> _Exercise materials_:
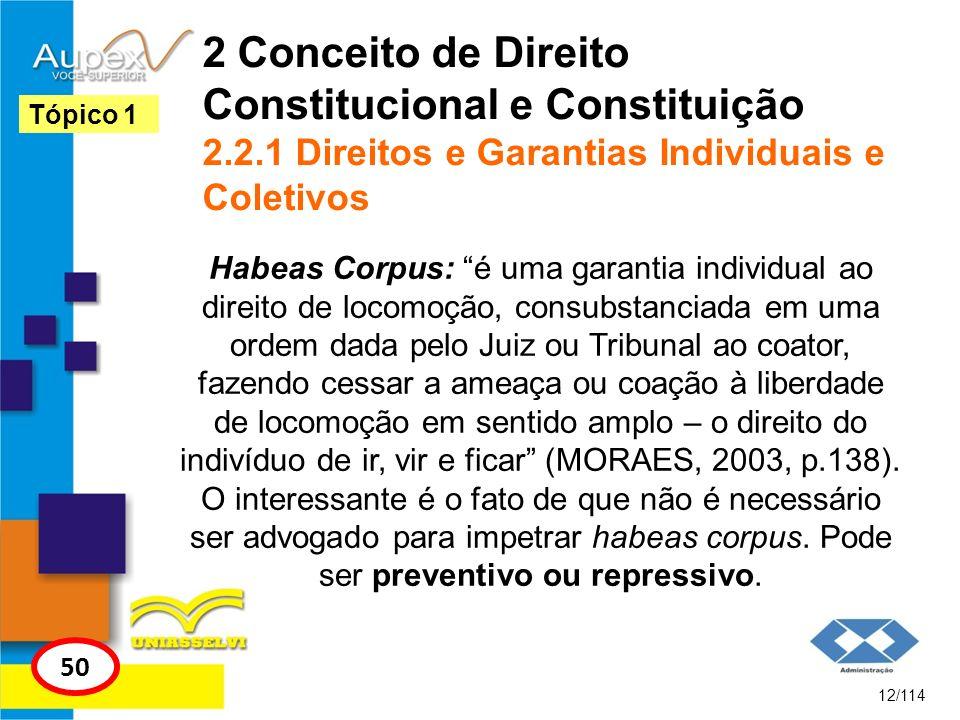 2 Conceito de Direito Constitucional e Constituição 2.2.1 Direitos e Garantias Individuais e Coletivos Habeas Corpus: é uma garantia individual ao dir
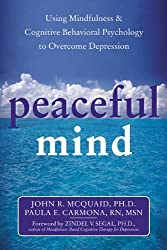 Peaceful Mind: Using Mindfulness and Cognitive Behavioral Psychology to Overcome Depression by Paula Carmona RN (2004-04-15)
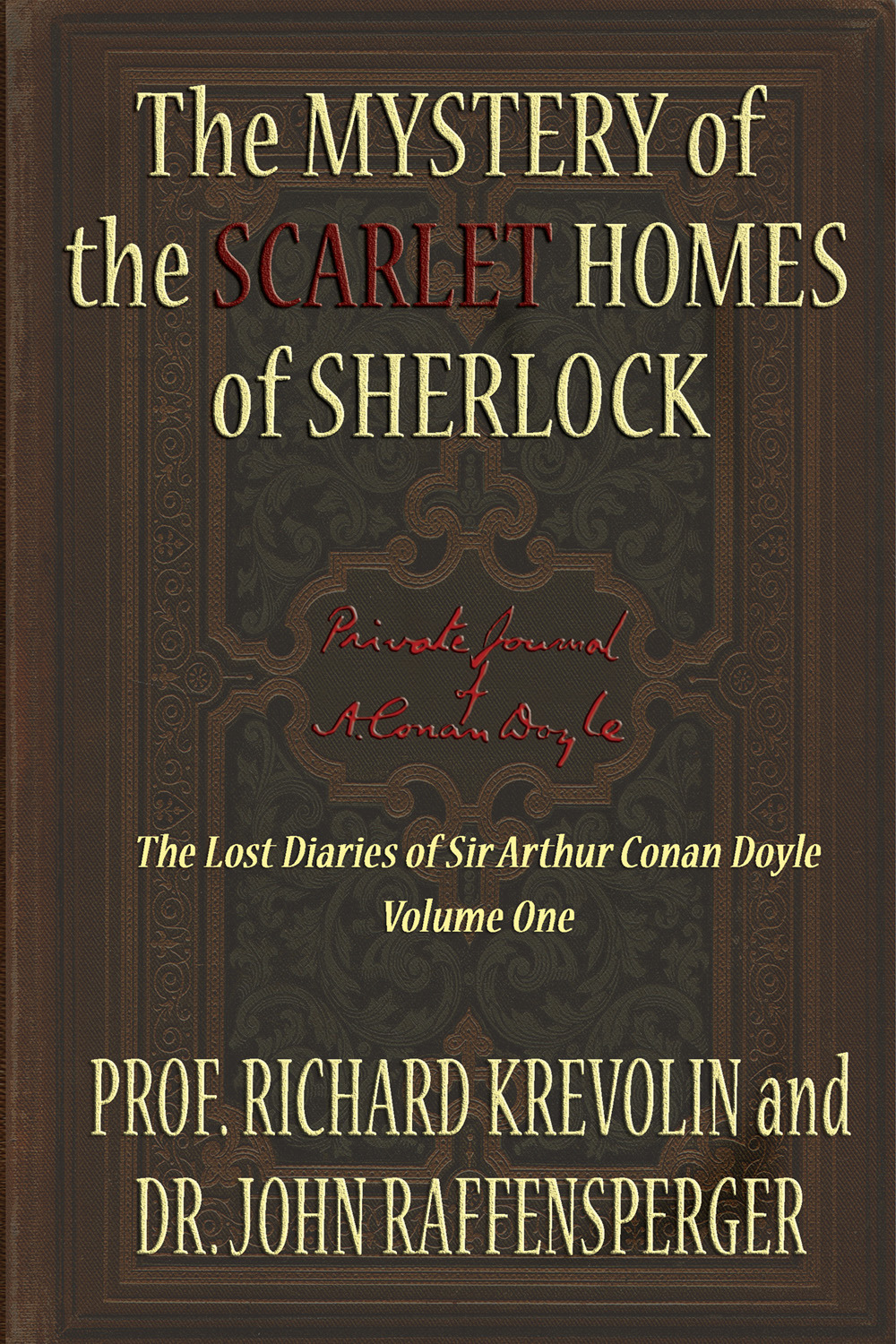 Krevolin, Prof Richard - The Mystery of the Scarlet Homes Of Sherlock, ebook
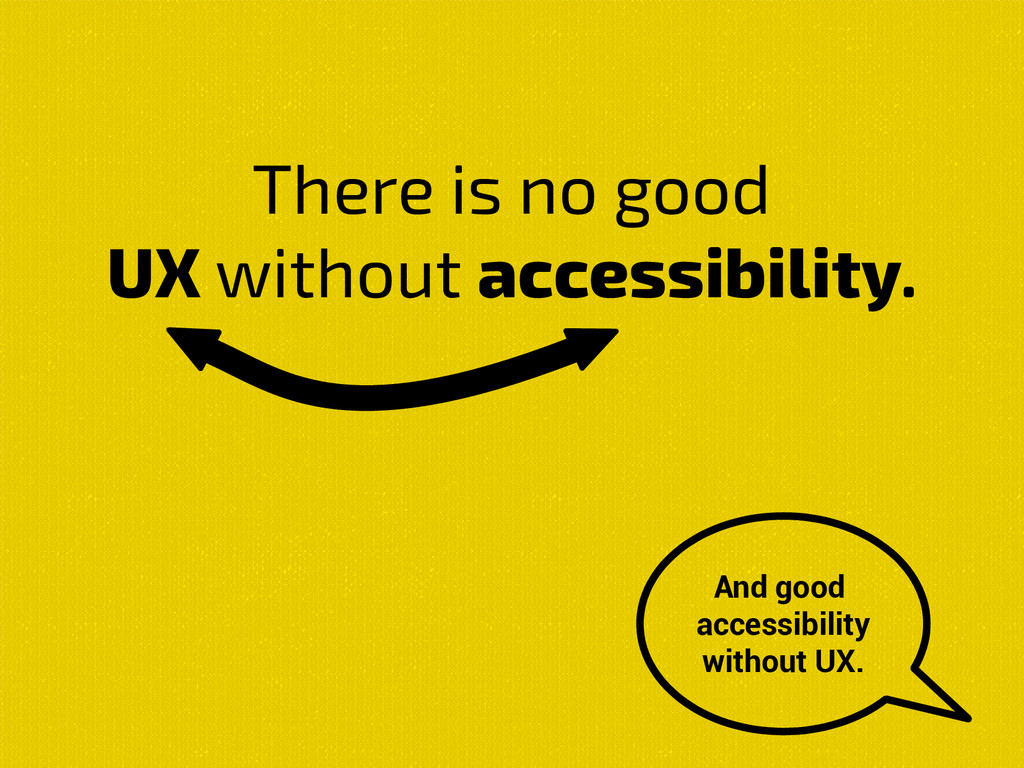 There is no good UX without accessibility. And ...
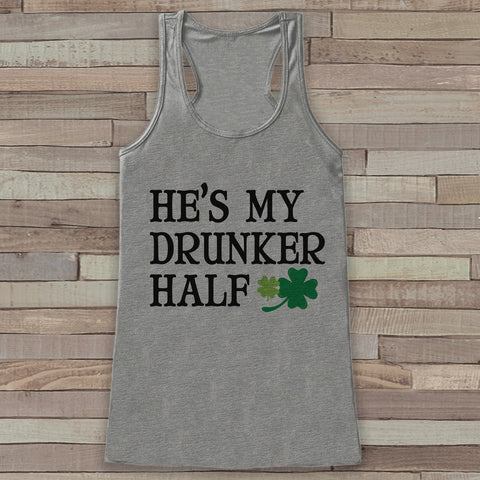 St. Patrick's Tank Top - Funny St. Patrick's Day Tank - Women's Grey Tank Top - Drinking Shirt - My Drunker Half - Matching Shirts - 7 ate 9 Apparel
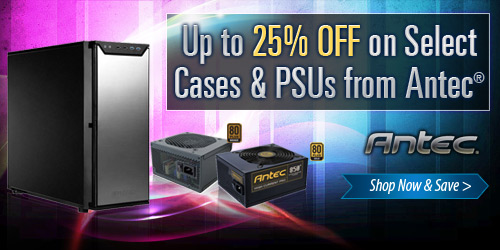 Antec Case & PSU Sale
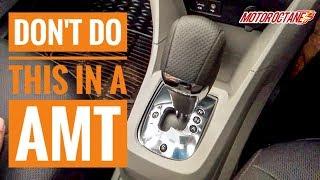 Avoid this on AMT cars | हिन्दी | MotorOctane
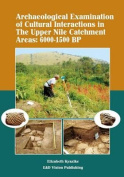 Archaeological Examination of Cultural Interactions in the Upper Nile Catchment Areas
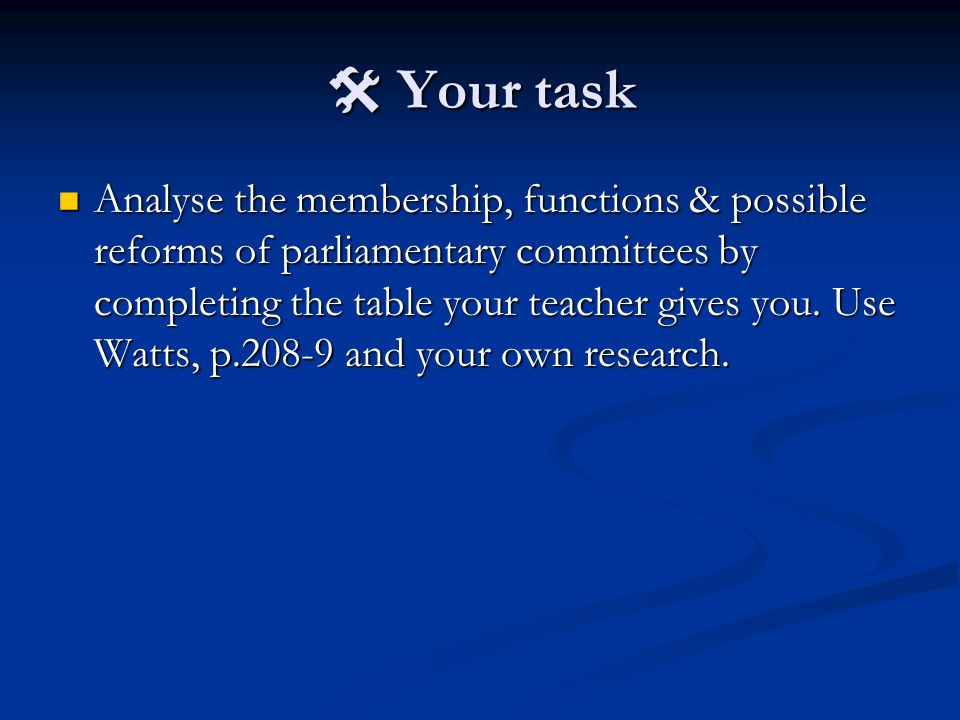  Your task Analyse the membership, functions & possible reforms of parliamentary committees by completing the table your teacher gives you.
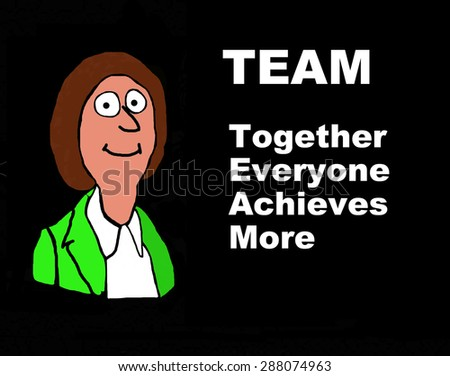 Business cartoon of businesswoman and 'TEAM -- together everyone achieves more'. - stock photo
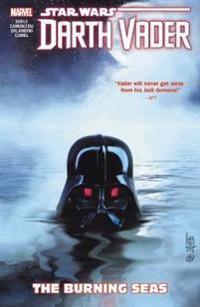 Star Wars: Darth Vader - Dark Lord of the Sith Vol. 3: The Burning Seas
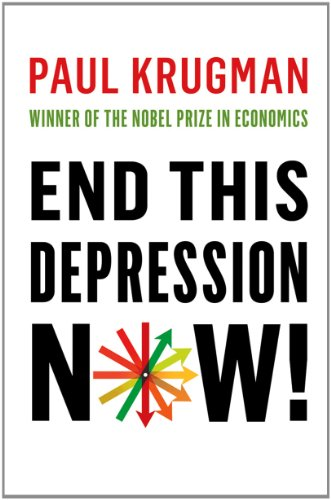 End This Depression Now!   2012 edition cover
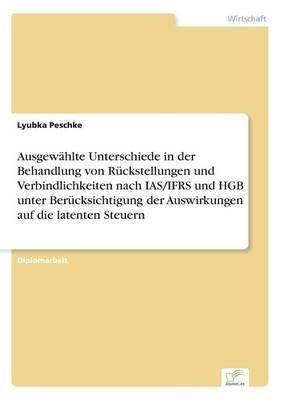 Ausgewahlte Unterschiede in Der Behandlung Von Ruckstellungen Und Verbindlichkeiten Nach IAS/Ifrs Und Hgb Unter Berucksichtigung Der Auswirkungen Auf Die Latenten Steuern by Lyubka Peschke
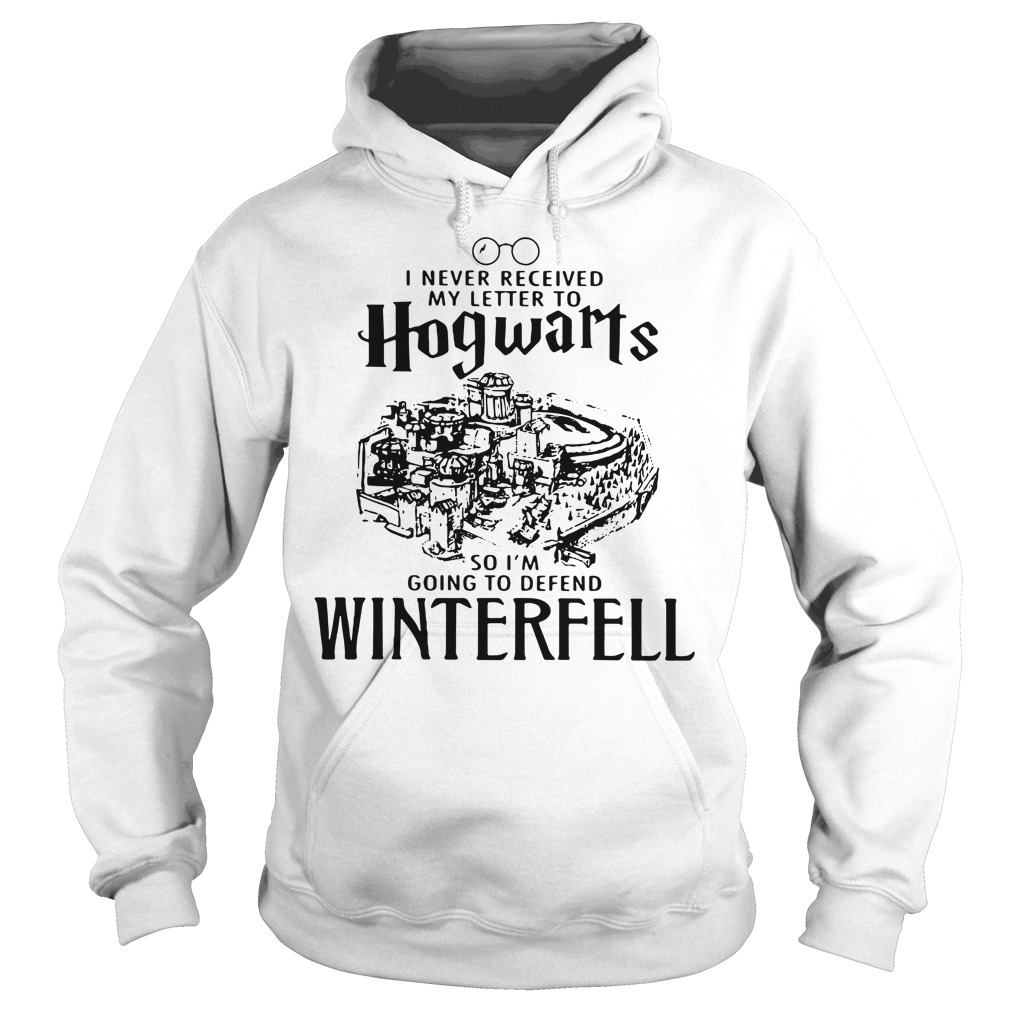 Game Of Thrones I Never Received My Letter To Hogwarts I'M Defend Winterfell Hoodie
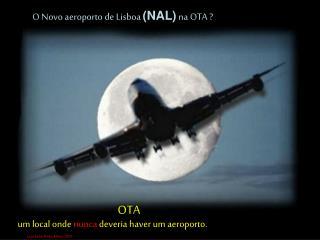 O Novo aeroporto de Lisboa  (NAL)  na OTA ?
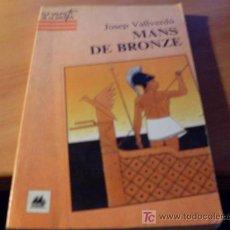 Libros de segunda mano: MANS DE BRONZE ( JOSEP VALLVERDU ) EN CATALA. Lote 15759220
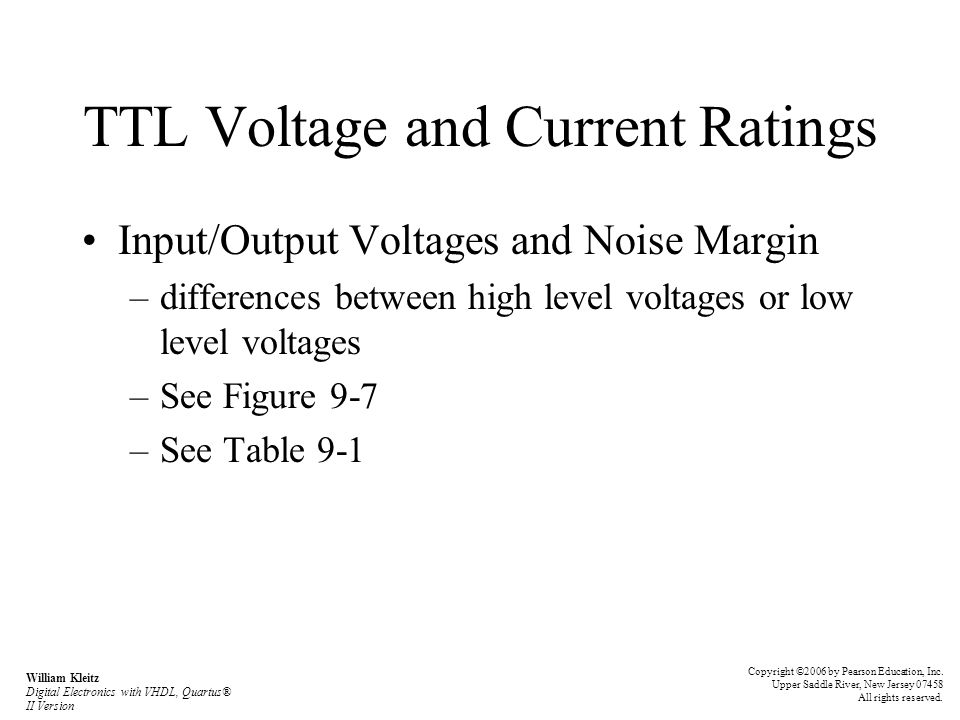 TTL Voltage and Current Ratings Input/Output Voltages and Noise Margin –differences between high level voltages or low level voltages –See Figure 9-7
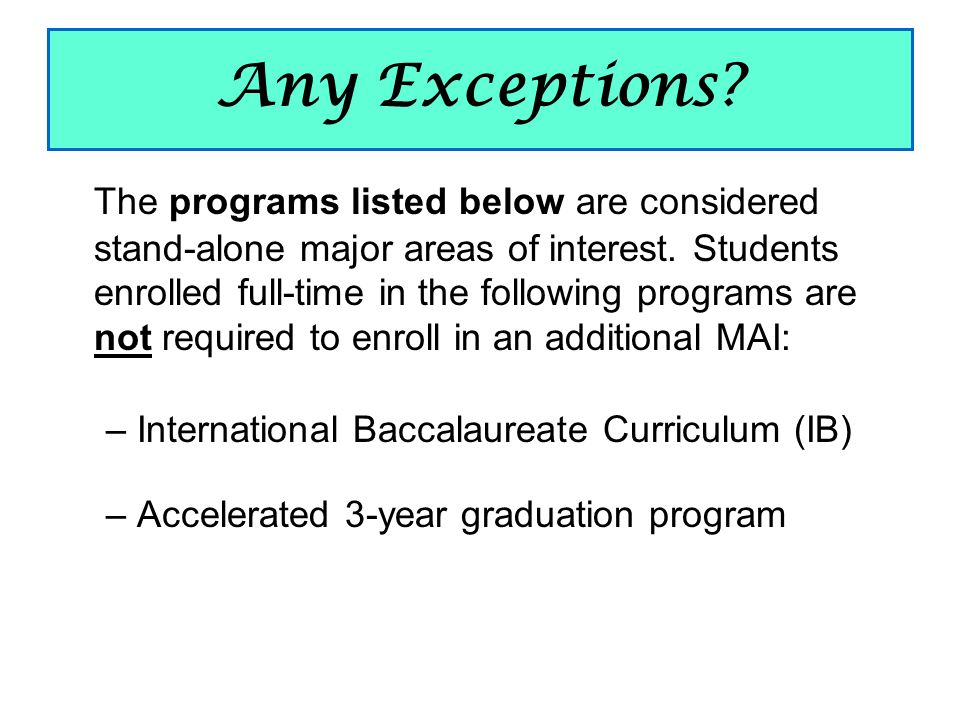 Any Exceptions. The programs listed below are considered stand-alone major areas of interest.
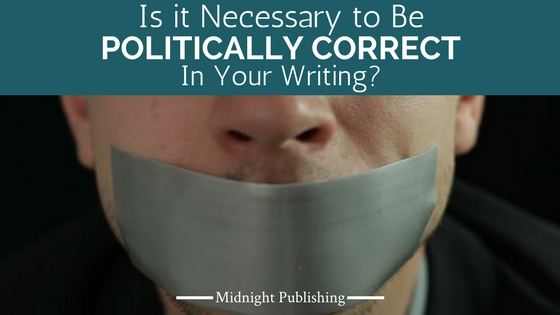 Is it Necessary to Be Politically Correct in Your Writing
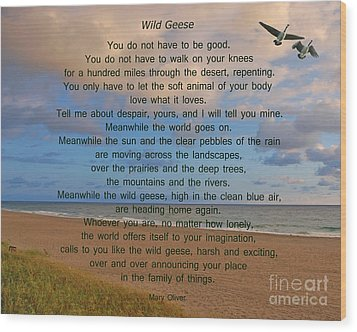 40- Wild Geese Mary Oliver Wood Print by Joseph Keane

> _Work required_:
With pictures left out, transcribe each line from the one containing "O Novo aeroporto" through the end of the data, both ends included.

> _Reply_:
 O Novo aeroporto de Lisboa  (NAL)  na OTA ?
 Libros de segunda mano: MANS DE BRONZE ( JOSEP VALLVERDU ) EN CATALA. Lote 15759220
 TTL Voltage and Current Ratings Input/Output Voltages and Noise Margin –differences between high level voltages or low level voltages –See Figure 9-7
 Any Exceptions. The programs listed below are considered stand-alone major areas of interest.
 Is it Necessary to Be Politically Correct in Your Writing
 40- Wild Geese Mary Oliver Wood Print by Joseph Keane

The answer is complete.